Oldboy (Oldeuboi), the second chapter in the trilogy, is undoubtedly one of the great masterpieces of recent times. If the first movie was an essay on violence, the second film is complete novel. Oldboy tells the mind-boggling, refreshingly unique and remarkably offbeat tale of Oh Dae-Su, a family man and a buffoon, who, for no apparent reason, is put into solitary confinement for 15 long years with just a television as his companion. And then suddenly, when he was almost done with digging his escape route, he is released and given 5 days by his mysterious captor to uncover the truth behind ‘em all. A nerve-wracking and thoroughly disorienting tale of punishment and a bizarre morality play on revenge sought by the two terrific protagonists, Oldboy is shock therapy at its surreal best. The final dénouement is so disturbing and so difficult to anticipate, that even those fed on a daily diet of thrillers and plot twists would be left reeling from its stunning impact.

Speaking of Oldboy, a few things ought to be mentioned. Once watched, two of its sequences would remain utterly unforgettable. The first one – the ‘octopus eating scene’ – was apparently achieved without any CGI. The actor had to consume four live octopuses for it. When asked whether he felt pity for the actor, the director replied with his deadpan humour that he felt even more pity for the poor octopuses! The second one concerns the near operatic action sequence where Oh De-Sue single-handedly takes care of a horde of enemies with just a hammer at his disposal. Apparently it took 17 takes and 3 days to get it right. The movie was screened at the Cannes Film Festival. Though it eventually lost out to Michael Moore’s Fahrenheit 9/11 for the coveted Palm d’Or, it nonetheless managed to win the Grand Prix award there, thanks in large parts to jury director Quentin Tarantino’s enthusiasm.
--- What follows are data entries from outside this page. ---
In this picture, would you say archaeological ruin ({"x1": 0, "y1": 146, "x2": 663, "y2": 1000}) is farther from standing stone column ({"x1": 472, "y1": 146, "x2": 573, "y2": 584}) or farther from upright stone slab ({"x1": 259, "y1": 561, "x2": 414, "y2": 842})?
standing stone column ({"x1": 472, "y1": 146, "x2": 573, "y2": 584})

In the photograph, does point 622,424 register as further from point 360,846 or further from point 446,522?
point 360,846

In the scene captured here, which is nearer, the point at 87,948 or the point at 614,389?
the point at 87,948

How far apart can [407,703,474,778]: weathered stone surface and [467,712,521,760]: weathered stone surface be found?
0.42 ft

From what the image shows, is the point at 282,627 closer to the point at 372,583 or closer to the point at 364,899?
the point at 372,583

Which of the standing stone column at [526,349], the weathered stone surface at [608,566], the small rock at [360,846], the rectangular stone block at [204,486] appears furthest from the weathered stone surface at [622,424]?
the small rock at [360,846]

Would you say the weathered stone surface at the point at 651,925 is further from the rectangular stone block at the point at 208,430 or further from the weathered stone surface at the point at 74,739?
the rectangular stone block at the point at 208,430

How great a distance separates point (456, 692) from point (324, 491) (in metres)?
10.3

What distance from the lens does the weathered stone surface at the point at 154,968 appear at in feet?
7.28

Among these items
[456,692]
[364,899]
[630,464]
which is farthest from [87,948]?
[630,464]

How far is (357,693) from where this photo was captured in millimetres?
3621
The trilogy gets the perfect finale thanks to the darkly funny and irresistible Sympathy for Lady Vengeance (Chin-jeol-han Geum-ja-ssi). Where the two previous movies were not shy insofar as graphic depiction of blood and violence were concerned, the final chapter is nearly devoid of things red, apart from of course the mascara worn by the protagonist. And where the previous two were male-dominated and comprised of multiple, parallel tales of revenge, this one – a fairly straightforward plot – gets a beautiful lady as its protagonist pursuing her dark agenda. And continuing with my previous analogy, this is poetry in motion. A young girl is forced to get herself incarcerated for the brutal murder of a young boy. 13 years later she is ready to give the bad guys her specially cooked dose of vengeance. After all, whoever said “Hell hath no fury like a woman scorned” was absolutely right. The movie is laced with an evocative score and is deliciously gift-wrapped in a package that is more interested in the stylistic approach and less with the actual content.

Even though the three movies are connected by a common string of vengeance and contain a brilliant concoction of violence, black humour and surreal beauty, each has the ability to stand on its own. They are all exceptionally well enacted. The pacing for the trilogy is also extremely well maintained with the movies simulating a literary equivalent of bell-curve with Oldboy at the peak and the other two forming its well-deserving arms. Perhaps in some ways they represent the episodes of a ballet with all its crescendos and diminuendos. And Park’s unique ability to punctuate moments of almost mediatory silence and languid observations with wicked humour and unbridled violence is stuff that legends are made of.

There’s a famous Christian saying that goes something like “Vengeance is Mine, so sayeth the Lord”. The maverick Korean auteur, in his quintessential style and his inimitable stroke of genius, kicked out the second half of the statement – and in what spectacular fashion!